If so, that is at least one area where our regulator has achieved a result (of sorts) - you can change provider and keep the same 'phone number.
Dave wrote on Mar 16
th, 2006 at 2:38pm:
As a result, one cannot dial numbers without a code. This is where different length codes are better.
Agreed - and this is one of the things that makes it difficult for a visitor to know how to dial a given number from a given location in N.America.
Dave wrote on Mar 16
th, 2006 at 2:38pm:
Am I right in saying that in these circumstances, subscribers make a local call by dialing 10 digits (ie WITHOUT the leading 1)? In which case, there is infact spare numbering capacity which can never be used because the 1 isn't compulsory when dialing a code, unlike its 0 equivalent in the UK.
For those long distance calls, the code must be prefixed with 1. Have I got this right?
Idb indicated earlier that you may have different local and long-distance telecoms providers. I assume - but, again, perhaps someone in N.America could confirm - that it's the 1- prefix that sends the call
via the long-distance provider.
Dave wrote on Mar 16
th, 2006 at 2:38pm:
Isn't this a backward step that a so-called numbering plan ends up with a hotch-potch of unrelated codes overlapping in one area? Thus, they are not codes, but prefixes for numbers as they must be dialed as one. Surely it would make more sense if they would bite the bullet and add another digit to all local numbers.

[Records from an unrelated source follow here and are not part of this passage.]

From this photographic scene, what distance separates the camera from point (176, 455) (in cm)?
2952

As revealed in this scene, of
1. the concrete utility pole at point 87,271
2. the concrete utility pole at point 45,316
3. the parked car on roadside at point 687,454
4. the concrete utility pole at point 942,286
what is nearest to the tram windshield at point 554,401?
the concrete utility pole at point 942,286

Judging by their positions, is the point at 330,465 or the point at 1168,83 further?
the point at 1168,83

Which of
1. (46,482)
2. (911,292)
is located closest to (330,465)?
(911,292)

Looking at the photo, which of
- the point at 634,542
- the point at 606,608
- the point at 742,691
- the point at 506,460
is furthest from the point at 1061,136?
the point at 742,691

That's one of the reasons I was maintaining yesterday that the NANPA system is not so clear & simple as others were claiming!
Dave wrote on Mar 16
th, 2006 at 2:38pm:
In a similar fashion, I have read that the 029 code (currently used for Cardiff) may be used for the whole of Wales. So is this good or bad to have 3 digit codes covering large areas such as Wales and Northern Ireland and still have others that have 5+6 numbers?
We agreed earlier that this is good for a large metropolitan area like London. Arguably, it's also good for a self-contained area like N.Ireland, so you don't bother with the code anywhere within that area. For Wales, I'd be less sure - in one sense it's self-contained, but if you're nearer the English border then ... . OTOH, if you equate it to a less populated US State having a single area code, then maybe it's sensible?
At least (for most users) it doesn't now affect the cost of a call - just how many digits you have to dial: we're agreed that 10 is too many for local calls (like US overlay areas) and that 8 is OK for London, so maybe 8 is OK for any 'sensible' 'well-defined' area.
Dave wrote on Mar 16
th, 2006 at 1:29pm:
Also, isn't it a contradiction in terms to have mobiles using geographical numbers? I mean, a geographical number, by definition, relates to a particular location. So do you get a number local to where you live for your mobile in the US?
I believe so.
Dave wrote on Mar 16
th, 2006 at 2:38pm:
But in the US the mobile networks are more like the patches on a patchwork quilt, are they not? So you may move from one part of the country and have to change providers, or is that more to do with roaming, something that you have to do when you move about the country anyway?
I'm sure that some big providers are national in the US, but some maybe local. I guess it's permanent 'roaming' if you stay with the old number at the new address, possibly with the result of having more 'long-distance' calls when calling within your new area. So even if you stay with the same provider, you may have to change numbers - one of the advantages of our non-geo mobile numbers - our numbering plan does have some sensible bits!